# Back Deck Boundary Issues



## chelseagirl (Aug 14, 2009)

We love our feathered neighbors (all are well), especially the family that nested with us, but even though we don't supply all their food and don't put their food on our area any more, the entire flock which roosts on the adjacent building now constantly cruises our deck, and they are even coming onto the studio and flying or walking around. I've given up on the flowers they eat, we will get a screen door, but is there any way to get more of them to keep a little distance without totally scaring them off? What would an owl dummy do?

We want to help them without getting into trouble. They have already pooped on drying paintings, and we don't want the landlord getting on our case either


----------



## John_D (Jan 24, 2002)

The only sure way to dissuade a whole mob of pigeons from coming in search of food is simply not to put food out, period.

Some years back, when trying to put off the local flock (apart from my nesting pair) I tried a big plastic great horned owl. I can only figure that as we don't have GHOs in the UK, 'my' flock didn't understand they were supposed to be terrified - by the afternoon, I had a young pigeon perched on the owl's head, and others lined up on the railing next to it. It's still here, and still used as a perch.
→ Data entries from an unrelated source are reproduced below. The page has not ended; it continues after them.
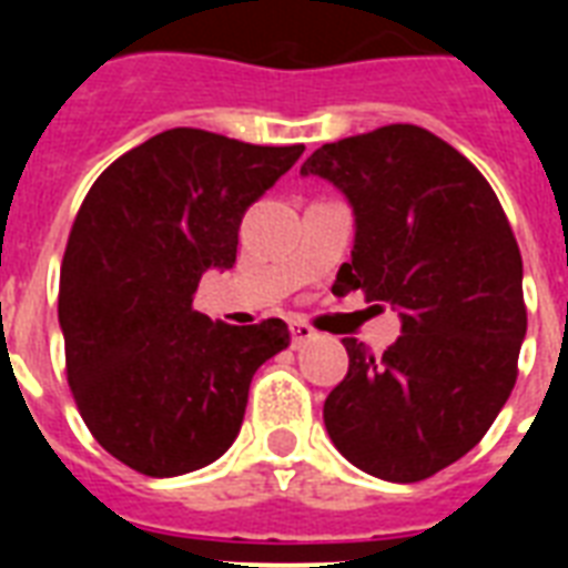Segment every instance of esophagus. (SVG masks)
<instances>
[{
  "label": "esophagus",
  "mask_w": 568,
  "mask_h": 568,
  "mask_svg": "<svg viewBox=\"0 0 568 568\" xmlns=\"http://www.w3.org/2000/svg\"><path fill=\"white\" fill-rule=\"evenodd\" d=\"M288 333H292V347H301L315 338V329L306 321H288Z\"/></svg>",
  "instance_id": "1"
}]
</instances>
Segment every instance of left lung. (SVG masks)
<instances>
[{"instance_id":"left-lung-1","label":"left lung","mask_w":568,"mask_h":568,"mask_svg":"<svg viewBox=\"0 0 568 568\" xmlns=\"http://www.w3.org/2000/svg\"><path fill=\"white\" fill-rule=\"evenodd\" d=\"M301 173L354 205L333 294L392 303L404 324L379 356L342 338L351 365L324 400L329 439L379 480H424L484 439L519 377L528 310L510 221L484 173L413 123L324 144Z\"/></svg>"}]
</instances>
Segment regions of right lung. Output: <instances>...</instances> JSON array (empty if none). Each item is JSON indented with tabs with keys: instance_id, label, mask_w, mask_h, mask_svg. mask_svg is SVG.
Here are the masks:
<instances>
[{
	"instance_id": "right-lung-1",
	"label": "right lung",
	"mask_w": 568,
	"mask_h": 568,
	"mask_svg": "<svg viewBox=\"0 0 568 568\" xmlns=\"http://www.w3.org/2000/svg\"><path fill=\"white\" fill-rule=\"evenodd\" d=\"M303 150L168 129L111 162L79 205L58 283L67 383L123 466L185 475L239 436L250 379L288 347V327L209 321L194 292L209 267L235 265L247 205Z\"/></svg>"
}]
</instances>
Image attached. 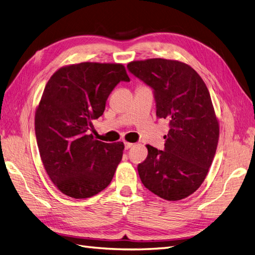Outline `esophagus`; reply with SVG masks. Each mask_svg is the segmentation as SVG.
I'll return each mask as SVG.
<instances>
[{
    "label": "esophagus",
    "mask_w": 255,
    "mask_h": 255,
    "mask_svg": "<svg viewBox=\"0 0 255 255\" xmlns=\"http://www.w3.org/2000/svg\"><path fill=\"white\" fill-rule=\"evenodd\" d=\"M125 145H126V149H129V148H132V146L134 145V143L126 141V142H125Z\"/></svg>",
    "instance_id": "esophagus-1"
}]
</instances>
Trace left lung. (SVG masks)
Returning <instances> with one entry per match:
<instances>
[{"mask_svg": "<svg viewBox=\"0 0 255 255\" xmlns=\"http://www.w3.org/2000/svg\"><path fill=\"white\" fill-rule=\"evenodd\" d=\"M128 69L153 89L156 116L169 121L165 149L146 144L138 165L140 180L168 201L187 198L205 180L217 149L219 123L210 92L194 69L179 60L130 61Z\"/></svg>", "mask_w": 255, "mask_h": 255, "instance_id": "obj_1", "label": "left lung"}]
</instances>
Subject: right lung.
<instances>
[{
  "instance_id": "add662e5",
  "label": "right lung",
  "mask_w": 255,
  "mask_h": 255,
  "mask_svg": "<svg viewBox=\"0 0 255 255\" xmlns=\"http://www.w3.org/2000/svg\"><path fill=\"white\" fill-rule=\"evenodd\" d=\"M121 81V64L81 63L59 68L45 85L35 114L40 157L51 181L68 197L90 198L109 186L125 144L106 143L89 134L106 100Z\"/></svg>"
}]
</instances>
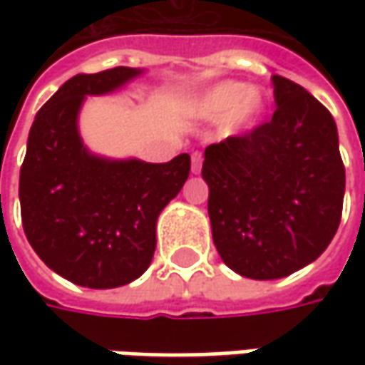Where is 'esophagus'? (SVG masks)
I'll list each match as a JSON object with an SVG mask.
<instances>
[{
  "instance_id": "1",
  "label": "esophagus",
  "mask_w": 365,
  "mask_h": 365,
  "mask_svg": "<svg viewBox=\"0 0 365 365\" xmlns=\"http://www.w3.org/2000/svg\"><path fill=\"white\" fill-rule=\"evenodd\" d=\"M201 166H203V154L201 152H192L190 154V170H192V175H199Z\"/></svg>"
}]
</instances>
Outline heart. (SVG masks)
<instances>
[{
    "mask_svg": "<svg viewBox=\"0 0 365 365\" xmlns=\"http://www.w3.org/2000/svg\"><path fill=\"white\" fill-rule=\"evenodd\" d=\"M266 97L258 87H245L237 81H223L211 87L197 103V113L207 120L225 115L227 128L252 125L264 115Z\"/></svg>",
    "mask_w": 365,
    "mask_h": 365,
    "instance_id": "1",
    "label": "heart"
}]
</instances>
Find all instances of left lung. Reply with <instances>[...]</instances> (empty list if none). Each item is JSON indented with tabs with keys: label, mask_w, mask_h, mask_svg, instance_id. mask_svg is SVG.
Masks as SVG:
<instances>
[{
	"label": "left lung",
	"mask_w": 365,
	"mask_h": 365,
	"mask_svg": "<svg viewBox=\"0 0 365 365\" xmlns=\"http://www.w3.org/2000/svg\"><path fill=\"white\" fill-rule=\"evenodd\" d=\"M272 120L205 150L209 219L233 272L274 280L315 262L341 221L345 166L329 109L274 75Z\"/></svg>",
	"instance_id": "obj_1"
}]
</instances>
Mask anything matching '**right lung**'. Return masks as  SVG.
Returning <instances> with one entry per match:
<instances>
[{
  "instance_id": "right-lung-1",
  "label": "right lung",
  "mask_w": 365,
  "mask_h": 365,
  "mask_svg": "<svg viewBox=\"0 0 365 365\" xmlns=\"http://www.w3.org/2000/svg\"><path fill=\"white\" fill-rule=\"evenodd\" d=\"M140 73L115 66L68 78L30 128L20 170L21 225L40 259L78 287L118 288L146 272L158 215L189 178V154L164 164L106 160L81 142L85 95L115 91Z\"/></svg>"
}]
</instances>
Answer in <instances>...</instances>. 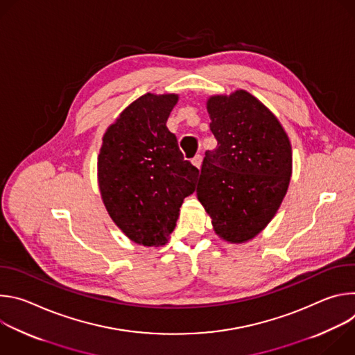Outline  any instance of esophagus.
<instances>
[{"label": "esophagus", "instance_id": "1", "mask_svg": "<svg viewBox=\"0 0 355 355\" xmlns=\"http://www.w3.org/2000/svg\"><path fill=\"white\" fill-rule=\"evenodd\" d=\"M192 164H193L196 168H199L200 164H202V156H200V155H196V156L192 159Z\"/></svg>", "mask_w": 355, "mask_h": 355}]
</instances>
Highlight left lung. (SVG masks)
<instances>
[{"mask_svg": "<svg viewBox=\"0 0 355 355\" xmlns=\"http://www.w3.org/2000/svg\"><path fill=\"white\" fill-rule=\"evenodd\" d=\"M218 140L207 150L196 195L223 240L244 243L274 218L292 174L289 137L277 116L244 89L207 101Z\"/></svg>", "mask_w": 355, "mask_h": 355, "instance_id": "obj_1", "label": "left lung"}]
</instances>
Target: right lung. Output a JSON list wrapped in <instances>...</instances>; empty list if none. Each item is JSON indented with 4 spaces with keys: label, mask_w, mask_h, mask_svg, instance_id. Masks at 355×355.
I'll list each match as a JSON object with an SVG mask.
<instances>
[{
    "label": "right lung",
    "mask_w": 355,
    "mask_h": 355,
    "mask_svg": "<svg viewBox=\"0 0 355 355\" xmlns=\"http://www.w3.org/2000/svg\"><path fill=\"white\" fill-rule=\"evenodd\" d=\"M177 101V94L151 92L133 101L107 129L98 155V185L111 219L146 247L167 243L199 175L166 126Z\"/></svg>",
    "instance_id": "add662e5"
}]
</instances>
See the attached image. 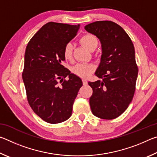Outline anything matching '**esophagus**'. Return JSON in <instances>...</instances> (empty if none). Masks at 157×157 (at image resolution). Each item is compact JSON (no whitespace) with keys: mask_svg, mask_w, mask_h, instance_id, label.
I'll return each instance as SVG.
<instances>
[{"mask_svg":"<svg viewBox=\"0 0 157 157\" xmlns=\"http://www.w3.org/2000/svg\"><path fill=\"white\" fill-rule=\"evenodd\" d=\"M82 82H83V84H84V85H86V84H87V81H86V79H82Z\"/></svg>","mask_w":157,"mask_h":157,"instance_id":"1","label":"esophagus"}]
</instances>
Recently, after many years, I was threatened with legal action if I continued to feed the pigeons on my balcony. Problem was, there was a whole lot on the opposite roof who came over like a feathered horde quite early in the morning to scrabble for the relatively small amount I put out, and they were both noticeable and, unfortunately, noisy about it.
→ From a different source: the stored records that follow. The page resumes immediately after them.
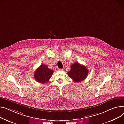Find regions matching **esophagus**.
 <instances>
[{
    "instance_id": "1",
    "label": "esophagus",
    "mask_w": 124,
    "mask_h": 124,
    "mask_svg": "<svg viewBox=\"0 0 124 124\" xmlns=\"http://www.w3.org/2000/svg\"><path fill=\"white\" fill-rule=\"evenodd\" d=\"M58 70L59 71H62V69H59V68L58 69Z\"/></svg>"
}]
</instances>
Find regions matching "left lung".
Returning a JSON list of instances; mask_svg holds the SVG:
<instances>
[{
  "label": "left lung",
  "mask_w": 124,
  "mask_h": 124,
  "mask_svg": "<svg viewBox=\"0 0 124 124\" xmlns=\"http://www.w3.org/2000/svg\"><path fill=\"white\" fill-rule=\"evenodd\" d=\"M67 74L74 82L77 83L86 78L88 74V70L83 65L75 62L71 65V69Z\"/></svg>",
  "instance_id": "left-lung-1"
}]
</instances>
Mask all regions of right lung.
<instances>
[{"label": "right lung", "instance_id": "1", "mask_svg": "<svg viewBox=\"0 0 124 124\" xmlns=\"http://www.w3.org/2000/svg\"><path fill=\"white\" fill-rule=\"evenodd\" d=\"M53 72V70L48 68L46 65L41 64L36 70L34 78L38 82L44 84L50 79Z\"/></svg>", "mask_w": 124, "mask_h": 124}]
</instances>
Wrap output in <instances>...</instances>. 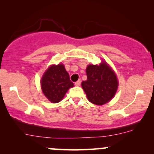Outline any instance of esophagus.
<instances>
[{"mask_svg":"<svg viewBox=\"0 0 154 154\" xmlns=\"http://www.w3.org/2000/svg\"><path fill=\"white\" fill-rule=\"evenodd\" d=\"M80 84H81V80H80V79L77 80V82H75V85L76 86H79V85H80Z\"/></svg>","mask_w":154,"mask_h":154,"instance_id":"34e87169","label":"esophagus"}]
</instances>
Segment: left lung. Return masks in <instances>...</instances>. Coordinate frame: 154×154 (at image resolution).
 Masks as SVG:
<instances>
[{
    "label": "left lung",
    "instance_id": "1",
    "mask_svg": "<svg viewBox=\"0 0 154 154\" xmlns=\"http://www.w3.org/2000/svg\"><path fill=\"white\" fill-rule=\"evenodd\" d=\"M87 79L82 82V88L90 102L101 106L112 99L118 88L116 75L106 61L99 65H88Z\"/></svg>",
    "mask_w": 154,
    "mask_h": 154
}]
</instances>
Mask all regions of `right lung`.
I'll use <instances>...</instances> for the list:
<instances>
[{
  "label": "right lung",
  "instance_id": "obj_1",
  "mask_svg": "<svg viewBox=\"0 0 154 154\" xmlns=\"http://www.w3.org/2000/svg\"><path fill=\"white\" fill-rule=\"evenodd\" d=\"M41 89L45 96L52 103H58L63 99L70 88L74 87L69 75L62 63L51 65L41 79Z\"/></svg>",
  "mask_w": 154,
  "mask_h": 154
}]
</instances>
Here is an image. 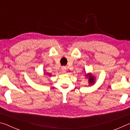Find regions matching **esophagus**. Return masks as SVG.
<instances>
[{
    "label": "esophagus",
    "instance_id": "34e87169",
    "mask_svg": "<svg viewBox=\"0 0 130 130\" xmlns=\"http://www.w3.org/2000/svg\"><path fill=\"white\" fill-rule=\"evenodd\" d=\"M61 71L63 73H66V72H67V68H66L65 67H62L61 68Z\"/></svg>",
    "mask_w": 130,
    "mask_h": 130
}]
</instances>
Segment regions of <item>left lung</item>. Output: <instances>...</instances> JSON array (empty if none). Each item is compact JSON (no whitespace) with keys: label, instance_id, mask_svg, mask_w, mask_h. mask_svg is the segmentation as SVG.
<instances>
[{"label":"left lung","instance_id":"obj_1","mask_svg":"<svg viewBox=\"0 0 130 130\" xmlns=\"http://www.w3.org/2000/svg\"><path fill=\"white\" fill-rule=\"evenodd\" d=\"M85 77L86 79H88V84L89 86H91V85H93L96 81V77L93 76L91 73H86L85 72Z\"/></svg>","mask_w":130,"mask_h":130}]
</instances>
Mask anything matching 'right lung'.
<instances>
[{
    "mask_svg": "<svg viewBox=\"0 0 130 130\" xmlns=\"http://www.w3.org/2000/svg\"><path fill=\"white\" fill-rule=\"evenodd\" d=\"M43 74H44V75H45V74H46V75H49L50 76H51V74L49 73H45V72H43Z\"/></svg>",
    "mask_w": 130,
    "mask_h": 130,
    "instance_id": "add662e5",
    "label": "right lung"
}]
</instances>
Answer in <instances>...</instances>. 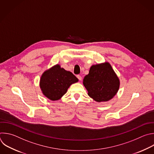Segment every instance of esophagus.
<instances>
[{
  "mask_svg": "<svg viewBox=\"0 0 154 154\" xmlns=\"http://www.w3.org/2000/svg\"><path fill=\"white\" fill-rule=\"evenodd\" d=\"M77 77L78 78V79H79V80H82V77H81L80 75H77Z\"/></svg>",
  "mask_w": 154,
  "mask_h": 154,
  "instance_id": "34e87169",
  "label": "esophagus"
}]
</instances>
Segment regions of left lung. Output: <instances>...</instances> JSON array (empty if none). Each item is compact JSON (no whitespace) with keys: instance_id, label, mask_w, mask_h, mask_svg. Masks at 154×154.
Listing matches in <instances>:
<instances>
[{"instance_id":"obj_1","label":"left lung","mask_w":154,"mask_h":154,"mask_svg":"<svg viewBox=\"0 0 154 154\" xmlns=\"http://www.w3.org/2000/svg\"><path fill=\"white\" fill-rule=\"evenodd\" d=\"M83 83L88 95L97 102L112 98L120 86L119 79L108 62L92 65Z\"/></svg>"}]
</instances>
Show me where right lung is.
<instances>
[{"label":"right lung","mask_w":154,"mask_h":154,"mask_svg":"<svg viewBox=\"0 0 154 154\" xmlns=\"http://www.w3.org/2000/svg\"><path fill=\"white\" fill-rule=\"evenodd\" d=\"M78 79L70 71L61 68L59 65L46 70L42 74L40 87L43 94L51 100H58Z\"/></svg>","instance_id":"add662e5"}]
</instances>
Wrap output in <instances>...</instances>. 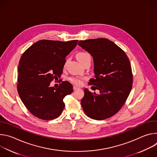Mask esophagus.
I'll return each instance as SVG.
<instances>
[{
  "label": "esophagus",
  "mask_w": 157,
  "mask_h": 157,
  "mask_svg": "<svg viewBox=\"0 0 157 157\" xmlns=\"http://www.w3.org/2000/svg\"><path fill=\"white\" fill-rule=\"evenodd\" d=\"M79 87H76V86H73V89L75 91H76V90H78V89H79Z\"/></svg>",
  "instance_id": "1"
}]
</instances>
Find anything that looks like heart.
Here are the masks:
<instances>
[{
	"mask_svg": "<svg viewBox=\"0 0 157 157\" xmlns=\"http://www.w3.org/2000/svg\"><path fill=\"white\" fill-rule=\"evenodd\" d=\"M76 58L81 63H83L87 59H91V55L87 52H79L76 55ZM86 79V78L80 77V76H72L69 78V80L74 84L77 86H80L82 84L83 80Z\"/></svg>",
	"mask_w": 157,
	"mask_h": 157,
	"instance_id": "b5f03b06",
	"label": "heart"
}]
</instances>
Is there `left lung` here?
Instances as JSON below:
<instances>
[{"mask_svg":"<svg viewBox=\"0 0 157 157\" xmlns=\"http://www.w3.org/2000/svg\"><path fill=\"white\" fill-rule=\"evenodd\" d=\"M78 44L93 58L95 79H91L89 84L93 85L94 90H99L96 94L84 89L81 101L82 109L91 119L109 118L118 113L131 91L133 75L130 61L120 47L107 38L81 40Z\"/></svg>","mask_w":157,"mask_h":157,"instance_id":"1","label":"left lung"}]
</instances>
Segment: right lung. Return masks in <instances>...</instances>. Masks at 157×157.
I'll use <instances>...</instances> for the list:
<instances>
[{
	"label": "right lung",
	"instance_id": "add662e5",
	"mask_svg": "<svg viewBox=\"0 0 157 157\" xmlns=\"http://www.w3.org/2000/svg\"><path fill=\"white\" fill-rule=\"evenodd\" d=\"M78 40H41L22 55L18 67L17 91L20 98L34 116L46 121L57 118L64 107L63 99L73 93V86L63 81L58 88L50 82L59 78L66 56Z\"/></svg>",
	"mask_w": 157,
	"mask_h": 157
}]
</instances>
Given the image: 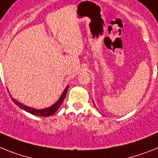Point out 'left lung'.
<instances>
[{
    "mask_svg": "<svg viewBox=\"0 0 158 158\" xmlns=\"http://www.w3.org/2000/svg\"><path fill=\"white\" fill-rule=\"evenodd\" d=\"M95 108H96V107H95Z\"/></svg>",
    "mask_w": 158,
    "mask_h": 158,
    "instance_id": "1",
    "label": "left lung"
}]
</instances>
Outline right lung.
<instances>
[{"instance_id":"right-lung-1","label":"right lung","mask_w":158,"mask_h":158,"mask_svg":"<svg viewBox=\"0 0 158 158\" xmlns=\"http://www.w3.org/2000/svg\"><path fill=\"white\" fill-rule=\"evenodd\" d=\"M67 90H68V86H67L66 88L64 89L63 92L61 95L60 98H59L58 100L56 101V103H54L53 105H51L50 107H48L46 108H43V109H36V108H30L29 106H26L25 104H22L21 102H19L17 99H14L12 97V100L14 102V104H17V105L20 108L23 109L24 111L29 112V113L32 114V115H34V116H52L53 114L55 113V112H57V110L59 109V107L61 106L62 103L64 100L65 97H66V95H67Z\"/></svg>"}]
</instances>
There is no purpose to be served in getting a court order against me and having to stop anyway, and there is definitely no way I want to be responsible for a potential lethal cull of these harmless pigeons.

So, I stopped putting out food in the morning and after 7 - 10 days, the birds stopped reacting when I pulled open the curtains in the morning (their signal). 

Of course, I have a few who roost on the balcony (7 or 8) including one I took in with a back wound and looked after for several weeks. So, if a little corn or some peanuts happen to trickle under the door when it's near dark, or the door happens to be open enough for the odd bold pigeon to walk in and help himself, well .... what can I say 

John


----------



## plamenh (Aug 11, 2006)

The problem with pigeons is that they either accept you as good person or not.
You want them to be near you but only when you are in the mood and only on certain places. With pigeons feeding is accepted as “Mi Casa Es Tu Casa”. 
They will come even when there is no food, just to check on you and remind you that restaurants and shops do not work for pigeons.


----------